We were probably in the same room at the same time then. The internet is weird sometimes :)

    I once had a very strange
    conversation with a
    Lacanian psychoanalyst,
    the sort of person I don’t
    normally interact with. We
    were talking about whether
    machines could be conscious.
    He got very cross and said,
    “No, of course they can’t,”
    and I said, “Why not?” He
    said, “Because they don’t
    have a mother.” This is
    almost what I’m beginning
    to think might be an
    interesting point.
I tried to find some references for this but I am not having much luck so far. People are social animals, and respond to isolation poorly, so maybe there we find at least the beginnings of the idea, that people are only fully people in society.

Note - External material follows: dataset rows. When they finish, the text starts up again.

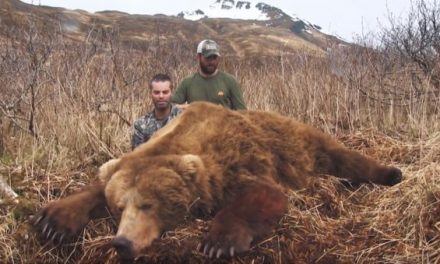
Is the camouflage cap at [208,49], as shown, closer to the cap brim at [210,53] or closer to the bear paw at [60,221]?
the cap brim at [210,53]

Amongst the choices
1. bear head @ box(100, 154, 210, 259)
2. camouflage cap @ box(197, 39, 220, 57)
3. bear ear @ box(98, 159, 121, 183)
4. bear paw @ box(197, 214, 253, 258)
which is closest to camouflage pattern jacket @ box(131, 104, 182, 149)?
camouflage cap @ box(197, 39, 220, 57)

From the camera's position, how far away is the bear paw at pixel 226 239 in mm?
2807

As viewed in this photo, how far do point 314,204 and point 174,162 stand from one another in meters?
1.01

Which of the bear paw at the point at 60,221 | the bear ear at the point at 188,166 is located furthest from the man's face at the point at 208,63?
the bear paw at the point at 60,221

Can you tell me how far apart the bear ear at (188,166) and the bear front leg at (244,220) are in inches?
10.8

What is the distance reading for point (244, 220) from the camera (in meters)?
3.00

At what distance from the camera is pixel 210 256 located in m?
2.79

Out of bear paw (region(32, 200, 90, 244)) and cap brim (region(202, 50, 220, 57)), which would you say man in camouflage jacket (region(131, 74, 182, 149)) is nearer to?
cap brim (region(202, 50, 220, 57))

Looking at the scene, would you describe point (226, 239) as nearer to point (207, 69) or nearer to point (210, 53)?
point (210, 53)

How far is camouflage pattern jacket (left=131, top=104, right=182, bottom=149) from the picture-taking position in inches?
195

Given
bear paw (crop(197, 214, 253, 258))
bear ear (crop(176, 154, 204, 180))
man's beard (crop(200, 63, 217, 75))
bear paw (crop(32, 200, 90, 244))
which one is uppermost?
man's beard (crop(200, 63, 217, 75))

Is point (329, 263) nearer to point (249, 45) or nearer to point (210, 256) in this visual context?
point (210, 256)

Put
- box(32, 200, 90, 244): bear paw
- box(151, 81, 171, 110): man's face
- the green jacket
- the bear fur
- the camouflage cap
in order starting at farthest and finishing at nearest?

And entry to society more or less demands an upbringing...

Why can't machines have an upbringing?

HAL: I am a HAL 9000 computer. My instructor was Mr. Langley, and he taught me to sing a song. If you'd like to hear it, I could sing it for you.

I am not advancing this point of view, just looking for some things to read about it.

I really don't know why you're getting down-voted.

Modern research child development pegs development of self-conscious to the way we are raised. We are born "pure animals" only feeling, and develop a self-image and awareness-that we are feeling through interaction with others, in particular the care-giver (.../mother).

It is by observing others in our animalistic state, reacting to us, that we develop our capacity for self-reflection -- which still isn't fully there at 4 / 5 years old.

To put this point most generously: self-consciousness describes a biosocial process by which animals acquire a recognition of themselves as conscious.

The claim is then a machine (an oscillating electric field) does not, nor cannot, participate in biosocial processes.

NB. If you redefine consciousness to "seeming as-if conscious" then anything may be trivially true of a machine (or, of anything).

Thanks for your thoughtful response. Are there any articles or books that seem particularly representative of this point of view to you?

"As a psychologist, I am very interested in the question of how we know whether we are seeing reality or not. Everything we know about the world is based, to some extent, on these very crude sensations, so we always have to be epistemically vigilant. Don’t believe what you see."

Finally, somebody gets it.

Finally? Somebody? In philosophy this is about as normal a statement as "always check your return values" is in programming.

"By Kant's account, when one employs a concept to describe or categorize noumena (the objects of inquiry, investigation or analysis of the workings of the world), one is employing a way of describing or categorizing phenomena (the observable manifestations of those objects of inquiry, investigation or analysis)."

Kant 1781


The ancient Hindus were talking about the illusory nature of what we perceive around us, and the reality underlying this illusion thousands of years before Kant lived.

Reality is a loaded word, and I suspect it is a graduated spectrum rather than a single point. What one sees as the 'reality' very much depends on how deeply one can probe and the associated limits in observation.

Sure, but the probability we're hallucinating goes down quite a bit when all (or most) of our 5+ senses agree that a thing is really there and happening. If it weren't we wouldn't have lasted long in the real world.

Hallucinations are the addition of something which isn’t there, we work more by heavy filtering. We see a narrow slice of EM radiation, what we see is at best, only part of what is real. That doesn’t imply magic, but it does about the incompleteness of our senses.

There's also distortions that can mess up our evaluations of the world. We've got some majorly flawed equipment, but it still seems to work just enough so enough of us can reproduce.

That presupposes what it's supposed to prove.

Let's minimize the loss

Argument from redundancy? Nice.

statistics provides that tool, so it’s an argument from math

Statistics don't come with premises we don't put in them.